| Spatial reasoning dataset excerpts |
## BEGIN

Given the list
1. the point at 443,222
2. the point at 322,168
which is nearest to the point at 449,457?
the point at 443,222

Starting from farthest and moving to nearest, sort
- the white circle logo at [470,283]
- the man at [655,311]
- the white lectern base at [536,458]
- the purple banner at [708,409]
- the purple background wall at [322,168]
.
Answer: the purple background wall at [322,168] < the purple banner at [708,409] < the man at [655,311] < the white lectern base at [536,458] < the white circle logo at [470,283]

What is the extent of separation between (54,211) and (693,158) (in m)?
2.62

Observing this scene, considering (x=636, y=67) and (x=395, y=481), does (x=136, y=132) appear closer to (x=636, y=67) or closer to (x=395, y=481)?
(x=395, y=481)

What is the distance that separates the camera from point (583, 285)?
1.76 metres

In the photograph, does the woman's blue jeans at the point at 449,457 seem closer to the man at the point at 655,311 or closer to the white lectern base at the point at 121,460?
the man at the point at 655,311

## END
## BEGIN

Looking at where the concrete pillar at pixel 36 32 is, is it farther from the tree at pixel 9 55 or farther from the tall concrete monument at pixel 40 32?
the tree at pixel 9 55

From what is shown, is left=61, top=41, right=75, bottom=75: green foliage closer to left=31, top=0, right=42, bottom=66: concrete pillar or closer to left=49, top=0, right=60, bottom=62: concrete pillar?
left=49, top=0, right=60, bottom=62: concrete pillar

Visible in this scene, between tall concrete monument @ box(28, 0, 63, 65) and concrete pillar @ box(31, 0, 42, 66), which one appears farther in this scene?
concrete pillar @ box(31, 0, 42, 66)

## END

Please pick out every line in the listing that contains the word "scene", and copy each one. Case matters.

Observing this scene, considering (x=636, y=67) and (x=395, y=481), does (x=136, y=132) appear closer to (x=636, y=67) or closer to (x=395, y=481)?
Visible in this scene, between tall concrete monument @ box(28, 0, 63, 65) and concrete pillar @ box(31, 0, 42, 66), which one appears farther in this scene?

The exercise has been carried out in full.